The baby also developed seizures. Computed tomography of the brain was normal, but repeated electroencephalography revealed multifocal epileptiform abnormalities. These had improved spontaneously by discharge from hospital after nine weeks.
Varicella zoster antigen was detected on immunofluorescence of material swabbed from a skin vesicle, and from cells obtained by endotracheal aspirate. The virus was subsequently cultured from vesicle fluid. There were no positive bacterial cultures. Intravenous aciclovir was given for 18 days.
This baby remained well at 1 year of age. His development is being closely monitored.
Up to 50 per cent of neonates may become infected with varicella if the mother develops chicken pox four days before delivery and up to two days afterwards.1 In these babies the fatality is as high as 31% without prophylaxis or treatment.2 The use of VZIG can modify the clinical course, usually preventing more severe infection.3 However, although decreased, the risk of death is not eliminated.4 5 Therefore, VZIG does not always prevent severe or fatal varicella in this high risk group. Expectant treatment with close observation, followed by prompt initiation of antiviral treatment on suspicion of neonatal varicella, is recommended.

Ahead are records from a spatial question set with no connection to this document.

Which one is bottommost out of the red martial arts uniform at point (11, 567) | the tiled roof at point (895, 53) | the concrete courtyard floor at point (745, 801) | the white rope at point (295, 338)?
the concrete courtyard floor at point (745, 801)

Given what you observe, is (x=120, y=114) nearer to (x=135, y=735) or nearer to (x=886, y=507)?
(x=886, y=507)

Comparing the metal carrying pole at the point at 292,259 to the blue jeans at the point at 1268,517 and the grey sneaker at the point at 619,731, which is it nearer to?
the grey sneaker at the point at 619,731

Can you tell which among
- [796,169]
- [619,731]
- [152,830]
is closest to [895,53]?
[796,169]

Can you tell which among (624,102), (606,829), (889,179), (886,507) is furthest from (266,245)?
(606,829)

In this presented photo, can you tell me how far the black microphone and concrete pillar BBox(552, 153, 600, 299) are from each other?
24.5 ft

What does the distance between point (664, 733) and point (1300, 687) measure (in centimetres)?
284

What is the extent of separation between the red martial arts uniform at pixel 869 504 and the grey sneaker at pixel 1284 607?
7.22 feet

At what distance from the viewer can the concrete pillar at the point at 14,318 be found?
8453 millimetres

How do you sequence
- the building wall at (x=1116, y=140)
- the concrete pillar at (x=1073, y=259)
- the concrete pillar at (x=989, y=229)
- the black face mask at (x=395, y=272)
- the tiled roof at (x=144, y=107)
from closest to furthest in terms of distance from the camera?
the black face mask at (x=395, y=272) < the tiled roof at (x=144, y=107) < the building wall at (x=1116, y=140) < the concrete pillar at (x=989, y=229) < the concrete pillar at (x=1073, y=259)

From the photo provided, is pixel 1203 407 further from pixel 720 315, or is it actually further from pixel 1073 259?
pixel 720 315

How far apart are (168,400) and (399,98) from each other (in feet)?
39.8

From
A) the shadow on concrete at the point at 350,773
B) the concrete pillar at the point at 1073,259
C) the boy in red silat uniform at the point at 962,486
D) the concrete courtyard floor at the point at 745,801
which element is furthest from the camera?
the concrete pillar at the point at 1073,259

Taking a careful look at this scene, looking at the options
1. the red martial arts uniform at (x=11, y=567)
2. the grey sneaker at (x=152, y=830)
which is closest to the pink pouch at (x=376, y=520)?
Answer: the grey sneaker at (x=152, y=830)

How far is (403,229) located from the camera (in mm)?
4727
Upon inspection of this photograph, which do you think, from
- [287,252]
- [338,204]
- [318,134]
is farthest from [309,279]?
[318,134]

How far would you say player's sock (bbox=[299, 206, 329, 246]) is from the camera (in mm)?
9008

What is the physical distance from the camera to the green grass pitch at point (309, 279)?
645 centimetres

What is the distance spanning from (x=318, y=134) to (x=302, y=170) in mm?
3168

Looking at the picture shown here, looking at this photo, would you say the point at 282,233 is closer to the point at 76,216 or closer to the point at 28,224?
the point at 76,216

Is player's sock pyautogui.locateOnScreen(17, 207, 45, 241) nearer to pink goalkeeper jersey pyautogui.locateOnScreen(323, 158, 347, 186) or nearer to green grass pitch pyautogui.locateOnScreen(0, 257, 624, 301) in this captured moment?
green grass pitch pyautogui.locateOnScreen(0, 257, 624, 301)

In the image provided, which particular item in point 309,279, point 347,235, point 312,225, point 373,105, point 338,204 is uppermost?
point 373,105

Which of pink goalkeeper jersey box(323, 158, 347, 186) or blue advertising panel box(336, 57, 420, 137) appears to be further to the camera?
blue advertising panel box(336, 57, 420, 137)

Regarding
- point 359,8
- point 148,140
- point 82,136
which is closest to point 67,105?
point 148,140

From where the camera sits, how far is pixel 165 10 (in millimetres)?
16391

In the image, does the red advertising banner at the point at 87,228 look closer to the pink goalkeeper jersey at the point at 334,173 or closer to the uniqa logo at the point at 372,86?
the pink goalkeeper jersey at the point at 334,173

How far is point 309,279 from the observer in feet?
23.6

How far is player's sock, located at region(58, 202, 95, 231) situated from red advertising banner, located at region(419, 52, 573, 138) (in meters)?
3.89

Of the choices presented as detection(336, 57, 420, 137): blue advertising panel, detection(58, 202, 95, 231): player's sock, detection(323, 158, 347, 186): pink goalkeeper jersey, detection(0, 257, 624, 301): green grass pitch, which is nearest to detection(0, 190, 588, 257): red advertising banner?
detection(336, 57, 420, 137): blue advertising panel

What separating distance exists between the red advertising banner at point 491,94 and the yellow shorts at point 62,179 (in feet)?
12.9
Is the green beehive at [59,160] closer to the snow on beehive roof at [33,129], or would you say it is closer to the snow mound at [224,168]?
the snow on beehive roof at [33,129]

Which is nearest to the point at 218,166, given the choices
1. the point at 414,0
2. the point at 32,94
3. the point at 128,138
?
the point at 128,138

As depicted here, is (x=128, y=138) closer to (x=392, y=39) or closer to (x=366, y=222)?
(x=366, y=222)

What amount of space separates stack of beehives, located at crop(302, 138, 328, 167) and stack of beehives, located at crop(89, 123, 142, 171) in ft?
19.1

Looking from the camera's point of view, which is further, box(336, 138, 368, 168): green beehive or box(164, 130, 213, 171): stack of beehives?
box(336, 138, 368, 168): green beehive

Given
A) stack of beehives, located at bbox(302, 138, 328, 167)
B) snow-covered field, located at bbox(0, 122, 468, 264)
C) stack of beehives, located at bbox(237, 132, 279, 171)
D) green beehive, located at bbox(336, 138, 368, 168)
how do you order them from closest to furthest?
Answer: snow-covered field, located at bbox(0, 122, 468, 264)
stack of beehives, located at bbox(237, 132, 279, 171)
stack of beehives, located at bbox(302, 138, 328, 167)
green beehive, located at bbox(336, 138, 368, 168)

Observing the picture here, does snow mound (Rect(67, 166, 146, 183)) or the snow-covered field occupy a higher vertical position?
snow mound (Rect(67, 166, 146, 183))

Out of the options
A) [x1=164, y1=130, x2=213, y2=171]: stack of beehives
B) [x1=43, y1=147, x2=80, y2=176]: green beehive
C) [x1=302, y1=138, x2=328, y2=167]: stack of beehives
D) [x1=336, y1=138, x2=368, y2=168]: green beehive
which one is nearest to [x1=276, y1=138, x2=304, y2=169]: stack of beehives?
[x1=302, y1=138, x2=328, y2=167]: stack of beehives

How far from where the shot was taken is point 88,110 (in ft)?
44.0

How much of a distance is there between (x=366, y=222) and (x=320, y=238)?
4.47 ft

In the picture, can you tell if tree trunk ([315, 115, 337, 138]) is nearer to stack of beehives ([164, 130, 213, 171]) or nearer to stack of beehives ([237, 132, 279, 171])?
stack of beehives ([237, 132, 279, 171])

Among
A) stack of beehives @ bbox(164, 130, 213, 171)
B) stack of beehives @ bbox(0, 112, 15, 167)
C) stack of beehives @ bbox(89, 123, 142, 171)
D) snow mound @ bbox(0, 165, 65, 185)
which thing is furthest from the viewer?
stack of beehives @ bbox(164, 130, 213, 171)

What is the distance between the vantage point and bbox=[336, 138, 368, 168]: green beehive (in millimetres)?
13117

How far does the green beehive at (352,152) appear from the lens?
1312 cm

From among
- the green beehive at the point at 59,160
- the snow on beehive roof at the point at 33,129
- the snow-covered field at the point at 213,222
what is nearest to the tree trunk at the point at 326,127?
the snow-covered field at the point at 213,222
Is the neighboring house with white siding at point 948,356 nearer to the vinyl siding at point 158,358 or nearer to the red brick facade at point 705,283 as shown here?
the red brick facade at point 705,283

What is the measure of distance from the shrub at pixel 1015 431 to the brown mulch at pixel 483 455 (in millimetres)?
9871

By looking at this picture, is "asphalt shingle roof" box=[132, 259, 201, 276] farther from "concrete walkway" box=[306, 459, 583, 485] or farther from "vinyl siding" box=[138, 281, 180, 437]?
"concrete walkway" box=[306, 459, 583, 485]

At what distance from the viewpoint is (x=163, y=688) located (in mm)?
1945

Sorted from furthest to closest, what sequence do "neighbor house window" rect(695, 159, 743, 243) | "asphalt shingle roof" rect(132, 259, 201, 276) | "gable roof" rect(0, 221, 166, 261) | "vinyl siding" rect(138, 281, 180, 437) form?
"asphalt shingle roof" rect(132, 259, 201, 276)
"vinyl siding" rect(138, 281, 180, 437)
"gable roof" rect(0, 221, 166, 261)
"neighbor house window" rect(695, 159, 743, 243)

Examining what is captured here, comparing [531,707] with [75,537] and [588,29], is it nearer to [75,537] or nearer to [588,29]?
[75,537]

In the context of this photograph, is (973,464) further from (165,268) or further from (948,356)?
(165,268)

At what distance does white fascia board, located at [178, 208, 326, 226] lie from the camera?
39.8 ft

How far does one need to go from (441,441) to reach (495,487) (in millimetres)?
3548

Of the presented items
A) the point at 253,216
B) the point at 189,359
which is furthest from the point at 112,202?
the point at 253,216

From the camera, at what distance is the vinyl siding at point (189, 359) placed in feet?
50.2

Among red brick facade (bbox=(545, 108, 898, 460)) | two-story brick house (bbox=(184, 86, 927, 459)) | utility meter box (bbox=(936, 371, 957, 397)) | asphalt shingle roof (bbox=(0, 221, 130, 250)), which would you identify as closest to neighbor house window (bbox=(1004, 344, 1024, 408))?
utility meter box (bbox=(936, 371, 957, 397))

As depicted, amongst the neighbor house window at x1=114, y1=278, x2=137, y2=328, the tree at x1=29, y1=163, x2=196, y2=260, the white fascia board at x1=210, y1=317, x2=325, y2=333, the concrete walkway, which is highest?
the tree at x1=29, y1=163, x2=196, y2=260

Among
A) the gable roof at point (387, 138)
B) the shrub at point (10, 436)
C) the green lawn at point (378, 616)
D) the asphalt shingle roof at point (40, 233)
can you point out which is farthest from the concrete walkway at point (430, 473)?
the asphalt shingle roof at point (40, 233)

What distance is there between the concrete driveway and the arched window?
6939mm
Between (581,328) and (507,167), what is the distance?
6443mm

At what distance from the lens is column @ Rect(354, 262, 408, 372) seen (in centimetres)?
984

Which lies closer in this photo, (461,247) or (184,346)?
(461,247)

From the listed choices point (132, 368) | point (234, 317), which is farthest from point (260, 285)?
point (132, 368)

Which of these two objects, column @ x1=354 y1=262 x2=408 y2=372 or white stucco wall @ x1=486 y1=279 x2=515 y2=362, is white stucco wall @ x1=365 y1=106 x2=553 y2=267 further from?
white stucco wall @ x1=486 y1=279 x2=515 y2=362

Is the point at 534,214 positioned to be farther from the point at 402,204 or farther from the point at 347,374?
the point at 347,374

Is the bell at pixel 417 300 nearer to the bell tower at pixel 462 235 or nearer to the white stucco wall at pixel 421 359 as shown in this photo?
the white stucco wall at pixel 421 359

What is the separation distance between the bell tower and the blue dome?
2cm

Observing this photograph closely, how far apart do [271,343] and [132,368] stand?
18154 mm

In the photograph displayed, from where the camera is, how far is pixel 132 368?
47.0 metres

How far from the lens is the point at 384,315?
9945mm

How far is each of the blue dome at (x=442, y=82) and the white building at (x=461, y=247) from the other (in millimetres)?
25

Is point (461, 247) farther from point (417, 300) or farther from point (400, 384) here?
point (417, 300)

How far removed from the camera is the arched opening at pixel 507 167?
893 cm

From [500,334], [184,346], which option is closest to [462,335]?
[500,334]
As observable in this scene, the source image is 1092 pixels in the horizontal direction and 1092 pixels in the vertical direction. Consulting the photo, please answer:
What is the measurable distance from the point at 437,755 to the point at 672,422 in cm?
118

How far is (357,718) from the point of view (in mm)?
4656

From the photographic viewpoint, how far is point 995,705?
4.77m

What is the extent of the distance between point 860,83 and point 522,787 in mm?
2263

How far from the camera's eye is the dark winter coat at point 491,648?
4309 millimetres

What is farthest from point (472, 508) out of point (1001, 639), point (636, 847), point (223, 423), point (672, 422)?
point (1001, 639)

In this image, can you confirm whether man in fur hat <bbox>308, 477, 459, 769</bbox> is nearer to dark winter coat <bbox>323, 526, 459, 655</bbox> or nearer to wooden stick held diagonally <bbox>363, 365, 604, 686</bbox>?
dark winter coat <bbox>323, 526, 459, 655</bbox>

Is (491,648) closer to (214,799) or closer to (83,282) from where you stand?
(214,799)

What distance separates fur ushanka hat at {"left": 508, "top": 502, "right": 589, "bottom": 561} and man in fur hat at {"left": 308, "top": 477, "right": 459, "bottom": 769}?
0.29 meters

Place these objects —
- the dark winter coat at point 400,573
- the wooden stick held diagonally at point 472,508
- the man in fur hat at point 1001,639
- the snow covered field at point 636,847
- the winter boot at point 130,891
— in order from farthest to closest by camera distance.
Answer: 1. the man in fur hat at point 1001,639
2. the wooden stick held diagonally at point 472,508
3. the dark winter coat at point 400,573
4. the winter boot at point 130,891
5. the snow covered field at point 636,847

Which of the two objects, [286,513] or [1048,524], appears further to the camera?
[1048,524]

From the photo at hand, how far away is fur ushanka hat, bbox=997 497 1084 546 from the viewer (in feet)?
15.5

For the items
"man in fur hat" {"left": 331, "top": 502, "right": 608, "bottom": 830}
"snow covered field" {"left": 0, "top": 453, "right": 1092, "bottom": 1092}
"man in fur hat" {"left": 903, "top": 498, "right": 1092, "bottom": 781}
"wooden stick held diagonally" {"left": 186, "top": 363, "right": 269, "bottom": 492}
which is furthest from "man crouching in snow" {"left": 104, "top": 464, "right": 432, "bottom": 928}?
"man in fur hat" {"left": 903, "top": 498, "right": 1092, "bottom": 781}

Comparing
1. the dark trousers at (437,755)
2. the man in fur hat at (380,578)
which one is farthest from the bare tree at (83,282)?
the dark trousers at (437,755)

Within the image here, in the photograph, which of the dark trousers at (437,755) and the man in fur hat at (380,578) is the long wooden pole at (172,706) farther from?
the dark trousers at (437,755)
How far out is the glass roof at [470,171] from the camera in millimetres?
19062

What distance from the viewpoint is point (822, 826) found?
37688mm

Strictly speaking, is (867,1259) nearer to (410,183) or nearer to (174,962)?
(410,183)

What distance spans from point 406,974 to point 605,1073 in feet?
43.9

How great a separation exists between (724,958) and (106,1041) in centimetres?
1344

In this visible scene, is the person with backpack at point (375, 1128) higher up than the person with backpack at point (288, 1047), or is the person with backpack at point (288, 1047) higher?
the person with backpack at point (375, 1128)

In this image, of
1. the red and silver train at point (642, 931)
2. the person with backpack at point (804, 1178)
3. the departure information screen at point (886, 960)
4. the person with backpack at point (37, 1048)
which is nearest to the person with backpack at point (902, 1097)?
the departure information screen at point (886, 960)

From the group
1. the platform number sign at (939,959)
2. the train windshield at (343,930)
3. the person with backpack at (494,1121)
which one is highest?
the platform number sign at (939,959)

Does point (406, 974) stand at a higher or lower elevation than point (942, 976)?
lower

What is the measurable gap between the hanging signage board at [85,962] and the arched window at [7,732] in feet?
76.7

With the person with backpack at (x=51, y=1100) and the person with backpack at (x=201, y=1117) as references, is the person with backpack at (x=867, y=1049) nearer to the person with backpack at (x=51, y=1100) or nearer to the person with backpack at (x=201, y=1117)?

In both these cases there was a three day delay between the onset of symptoms and initiation of aciclovir. This delay was due to lack of awareness of the high risk of varicella in these infants. The average incubation period from the onset of the mother’s rash to onset of the baby’s rash is 11 days (range one to 16 days).1 As administration of VZIG can prolong the incubation period, this period of vigilance should extend to 30 days. VZIG may also modify disease and may lead to atypical rashes, such as occurred in the infants reported here.
When a neonate who has received VZIG is discharged home, it should be made clear to the parents and all health workers involved that if the baby becomes unwell in any way and/or develops any sort of rash, prompt hospital review, with the possibility of intravenous aciclovir, should be undertaken.
Despite appropriate intervention with VZIG, the possibility of varicella infection was not appreciated by either the parents of these infants or the health professionals involved in the babies’ care. Therefore, appropriate treatment was delayed, with potentially fatal consequences. We advocate an information leaflet for the families of such babies (preferably in the family’s first language as well as English). Clear instructions to parents and health professionals may prevent avoidable morbidity and mortality in this group of patients.